#### YOUR INSTRUCTIONS:
Transcribe exactly the first line of the listing below and each line that follows it, ending with the line that contains "genus: Cephalophus", and omit the remainder.

#### RECORDS SHOWN:
════════════════════
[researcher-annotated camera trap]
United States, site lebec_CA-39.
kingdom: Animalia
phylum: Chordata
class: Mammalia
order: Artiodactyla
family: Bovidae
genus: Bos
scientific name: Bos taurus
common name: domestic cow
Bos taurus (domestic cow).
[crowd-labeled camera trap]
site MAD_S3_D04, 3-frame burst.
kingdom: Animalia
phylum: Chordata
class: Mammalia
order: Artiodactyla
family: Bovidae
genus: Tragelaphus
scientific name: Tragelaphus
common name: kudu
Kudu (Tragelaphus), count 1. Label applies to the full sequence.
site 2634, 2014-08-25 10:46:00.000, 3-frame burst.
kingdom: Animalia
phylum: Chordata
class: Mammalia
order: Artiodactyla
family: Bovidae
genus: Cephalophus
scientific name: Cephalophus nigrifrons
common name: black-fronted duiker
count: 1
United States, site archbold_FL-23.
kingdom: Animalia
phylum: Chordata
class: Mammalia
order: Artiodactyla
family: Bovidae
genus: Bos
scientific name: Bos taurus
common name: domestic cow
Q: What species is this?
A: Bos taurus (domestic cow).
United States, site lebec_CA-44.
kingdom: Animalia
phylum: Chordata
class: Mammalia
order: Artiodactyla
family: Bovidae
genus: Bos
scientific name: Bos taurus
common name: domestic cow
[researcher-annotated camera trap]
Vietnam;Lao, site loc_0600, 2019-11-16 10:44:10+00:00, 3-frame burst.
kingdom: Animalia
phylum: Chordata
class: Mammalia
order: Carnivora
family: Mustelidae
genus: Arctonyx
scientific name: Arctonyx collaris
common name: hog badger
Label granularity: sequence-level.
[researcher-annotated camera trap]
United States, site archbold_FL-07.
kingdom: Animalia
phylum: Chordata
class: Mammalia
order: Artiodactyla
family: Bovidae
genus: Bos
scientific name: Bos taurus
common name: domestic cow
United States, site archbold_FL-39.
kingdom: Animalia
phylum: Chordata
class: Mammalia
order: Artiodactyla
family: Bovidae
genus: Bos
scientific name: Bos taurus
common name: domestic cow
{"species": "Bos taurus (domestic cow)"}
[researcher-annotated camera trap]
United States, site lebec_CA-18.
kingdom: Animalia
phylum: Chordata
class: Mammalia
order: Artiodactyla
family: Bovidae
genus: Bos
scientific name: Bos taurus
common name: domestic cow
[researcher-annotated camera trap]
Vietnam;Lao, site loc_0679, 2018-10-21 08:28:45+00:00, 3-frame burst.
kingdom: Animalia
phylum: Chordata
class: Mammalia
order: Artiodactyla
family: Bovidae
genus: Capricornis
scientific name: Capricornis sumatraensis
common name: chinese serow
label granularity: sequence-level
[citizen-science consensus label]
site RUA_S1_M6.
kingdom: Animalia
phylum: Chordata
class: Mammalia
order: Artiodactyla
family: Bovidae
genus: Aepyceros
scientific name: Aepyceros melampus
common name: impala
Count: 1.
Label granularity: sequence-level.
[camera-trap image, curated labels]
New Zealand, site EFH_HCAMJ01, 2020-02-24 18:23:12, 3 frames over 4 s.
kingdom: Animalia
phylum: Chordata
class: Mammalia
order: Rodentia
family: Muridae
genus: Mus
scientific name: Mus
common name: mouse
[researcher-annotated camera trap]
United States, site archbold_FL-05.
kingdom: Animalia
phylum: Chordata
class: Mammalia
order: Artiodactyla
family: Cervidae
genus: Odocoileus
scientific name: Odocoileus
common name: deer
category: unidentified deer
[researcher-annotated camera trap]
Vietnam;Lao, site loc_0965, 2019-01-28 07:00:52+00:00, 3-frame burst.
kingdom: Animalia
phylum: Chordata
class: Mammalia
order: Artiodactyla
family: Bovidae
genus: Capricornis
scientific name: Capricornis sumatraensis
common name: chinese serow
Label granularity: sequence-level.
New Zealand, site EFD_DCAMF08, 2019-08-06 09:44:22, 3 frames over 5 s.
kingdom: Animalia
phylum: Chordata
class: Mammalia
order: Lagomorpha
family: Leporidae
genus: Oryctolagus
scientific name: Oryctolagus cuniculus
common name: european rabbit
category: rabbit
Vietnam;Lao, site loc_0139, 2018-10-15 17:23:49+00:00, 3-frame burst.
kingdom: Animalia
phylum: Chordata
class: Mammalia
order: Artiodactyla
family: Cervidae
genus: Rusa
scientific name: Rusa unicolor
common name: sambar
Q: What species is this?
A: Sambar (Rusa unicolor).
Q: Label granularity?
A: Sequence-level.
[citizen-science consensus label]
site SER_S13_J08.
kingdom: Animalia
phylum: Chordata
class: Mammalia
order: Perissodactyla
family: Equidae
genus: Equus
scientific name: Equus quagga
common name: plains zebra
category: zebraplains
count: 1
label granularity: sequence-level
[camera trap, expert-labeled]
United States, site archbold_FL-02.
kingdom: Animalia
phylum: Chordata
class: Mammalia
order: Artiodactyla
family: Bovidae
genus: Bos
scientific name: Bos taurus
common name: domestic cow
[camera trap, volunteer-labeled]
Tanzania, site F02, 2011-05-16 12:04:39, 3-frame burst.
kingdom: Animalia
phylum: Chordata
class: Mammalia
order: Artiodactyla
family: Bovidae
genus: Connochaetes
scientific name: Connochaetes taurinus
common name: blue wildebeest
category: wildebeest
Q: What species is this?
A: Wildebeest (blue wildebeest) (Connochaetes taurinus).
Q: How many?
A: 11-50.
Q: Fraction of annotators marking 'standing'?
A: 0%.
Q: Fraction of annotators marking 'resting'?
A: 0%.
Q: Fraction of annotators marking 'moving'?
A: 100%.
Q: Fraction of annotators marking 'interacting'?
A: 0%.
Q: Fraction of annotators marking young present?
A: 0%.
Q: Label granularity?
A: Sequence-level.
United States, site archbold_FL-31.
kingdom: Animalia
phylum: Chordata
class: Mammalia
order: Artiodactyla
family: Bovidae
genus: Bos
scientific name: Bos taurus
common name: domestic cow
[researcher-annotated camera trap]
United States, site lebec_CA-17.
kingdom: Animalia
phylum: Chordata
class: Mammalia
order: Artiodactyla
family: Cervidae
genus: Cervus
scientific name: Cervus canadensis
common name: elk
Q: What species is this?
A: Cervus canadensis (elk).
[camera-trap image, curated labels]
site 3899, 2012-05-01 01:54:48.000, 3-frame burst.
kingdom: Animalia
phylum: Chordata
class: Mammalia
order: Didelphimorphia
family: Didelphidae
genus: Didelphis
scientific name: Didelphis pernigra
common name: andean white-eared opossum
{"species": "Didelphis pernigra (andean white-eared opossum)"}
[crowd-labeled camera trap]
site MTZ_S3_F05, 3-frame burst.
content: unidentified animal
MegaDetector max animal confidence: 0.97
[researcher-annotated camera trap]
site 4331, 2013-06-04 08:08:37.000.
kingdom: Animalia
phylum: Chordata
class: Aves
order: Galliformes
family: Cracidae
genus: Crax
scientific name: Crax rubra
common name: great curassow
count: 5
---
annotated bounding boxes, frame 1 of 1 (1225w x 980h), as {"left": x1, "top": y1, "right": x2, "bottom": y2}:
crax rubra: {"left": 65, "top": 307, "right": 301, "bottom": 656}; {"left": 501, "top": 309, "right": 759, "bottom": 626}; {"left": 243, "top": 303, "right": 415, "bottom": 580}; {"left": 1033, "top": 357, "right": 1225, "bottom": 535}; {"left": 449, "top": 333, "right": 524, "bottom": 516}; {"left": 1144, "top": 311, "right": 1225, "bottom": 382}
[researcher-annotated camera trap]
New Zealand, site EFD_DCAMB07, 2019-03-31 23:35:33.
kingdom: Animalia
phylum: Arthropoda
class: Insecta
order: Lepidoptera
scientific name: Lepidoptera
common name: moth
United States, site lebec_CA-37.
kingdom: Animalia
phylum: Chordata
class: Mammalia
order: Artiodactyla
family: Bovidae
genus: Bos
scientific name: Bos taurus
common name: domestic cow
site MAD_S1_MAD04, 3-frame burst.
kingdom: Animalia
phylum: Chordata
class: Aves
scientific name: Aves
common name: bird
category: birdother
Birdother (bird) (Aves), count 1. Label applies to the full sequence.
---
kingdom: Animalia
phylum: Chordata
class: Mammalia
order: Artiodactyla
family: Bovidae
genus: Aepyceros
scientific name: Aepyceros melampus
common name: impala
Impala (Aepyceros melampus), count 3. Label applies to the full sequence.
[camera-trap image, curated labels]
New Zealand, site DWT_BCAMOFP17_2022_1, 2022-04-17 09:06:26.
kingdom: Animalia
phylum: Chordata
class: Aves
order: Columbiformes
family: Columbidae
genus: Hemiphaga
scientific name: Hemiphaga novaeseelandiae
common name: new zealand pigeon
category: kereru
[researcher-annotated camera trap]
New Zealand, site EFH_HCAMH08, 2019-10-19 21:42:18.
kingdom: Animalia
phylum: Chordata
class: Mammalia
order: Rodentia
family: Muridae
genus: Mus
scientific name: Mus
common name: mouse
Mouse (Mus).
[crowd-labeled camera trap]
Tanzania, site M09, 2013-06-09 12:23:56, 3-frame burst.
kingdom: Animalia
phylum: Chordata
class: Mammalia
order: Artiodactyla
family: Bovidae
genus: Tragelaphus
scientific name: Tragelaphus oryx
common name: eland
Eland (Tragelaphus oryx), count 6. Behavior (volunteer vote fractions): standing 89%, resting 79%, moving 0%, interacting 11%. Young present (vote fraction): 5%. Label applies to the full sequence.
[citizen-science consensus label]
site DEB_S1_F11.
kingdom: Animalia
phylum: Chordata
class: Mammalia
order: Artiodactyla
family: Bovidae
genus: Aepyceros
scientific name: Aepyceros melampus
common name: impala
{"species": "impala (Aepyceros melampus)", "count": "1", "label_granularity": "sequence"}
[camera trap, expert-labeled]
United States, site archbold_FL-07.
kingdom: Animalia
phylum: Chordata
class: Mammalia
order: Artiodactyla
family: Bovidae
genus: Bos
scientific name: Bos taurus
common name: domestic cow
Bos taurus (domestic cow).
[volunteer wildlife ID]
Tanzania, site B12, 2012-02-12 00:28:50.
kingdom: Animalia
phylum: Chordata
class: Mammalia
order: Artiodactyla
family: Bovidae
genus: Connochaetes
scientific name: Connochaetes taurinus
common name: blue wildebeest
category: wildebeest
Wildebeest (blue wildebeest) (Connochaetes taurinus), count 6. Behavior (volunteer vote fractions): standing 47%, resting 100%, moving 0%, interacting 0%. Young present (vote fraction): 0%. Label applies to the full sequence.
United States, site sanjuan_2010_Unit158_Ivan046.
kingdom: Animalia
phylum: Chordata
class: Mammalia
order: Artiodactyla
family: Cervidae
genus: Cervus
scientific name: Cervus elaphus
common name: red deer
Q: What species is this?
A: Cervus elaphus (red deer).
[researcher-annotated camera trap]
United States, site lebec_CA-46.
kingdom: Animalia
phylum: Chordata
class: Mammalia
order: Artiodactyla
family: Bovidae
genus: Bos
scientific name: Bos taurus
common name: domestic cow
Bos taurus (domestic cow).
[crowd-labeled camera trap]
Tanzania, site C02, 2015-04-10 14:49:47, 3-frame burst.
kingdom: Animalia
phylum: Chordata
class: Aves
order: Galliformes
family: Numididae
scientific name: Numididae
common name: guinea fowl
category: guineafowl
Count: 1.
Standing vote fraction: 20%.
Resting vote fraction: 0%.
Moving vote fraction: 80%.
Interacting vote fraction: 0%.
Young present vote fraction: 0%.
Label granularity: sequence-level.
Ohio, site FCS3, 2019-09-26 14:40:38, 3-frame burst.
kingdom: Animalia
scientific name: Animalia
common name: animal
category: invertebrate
════════════════════
#### SOLUTION BELOW:
[researcher-annotated camera trap]
United States, site lebec_CA-39.
kingdom: Animalia
phylum: Chordata
class: Mammalia
order: Artiodactyla
family: Bovidae
genus: Bos
scientific name: Bos taurus
common name: domestic cow
Bos taurus (domestic cow).
[crowd-labeled camera trap]
site MAD_S3_D04, 3-frame burst.
kingdom: Animalia
phylum: Chordata
class: Mammalia
order: Artiodactyla
family: Bovidae
genus: Tragelaphus
scientific name: Tragelaphus
common name: kudu
Kudu (Tragelaphus), count 1. Label applies to the full sequence.
site 2634, 2014-08-25 10:46:00.000, 3-frame burst.
kingdom: Animalia
phylum: Chordata
class: Mammalia
order: Artiodactyla
family: Bovidae
genus: Cephalophus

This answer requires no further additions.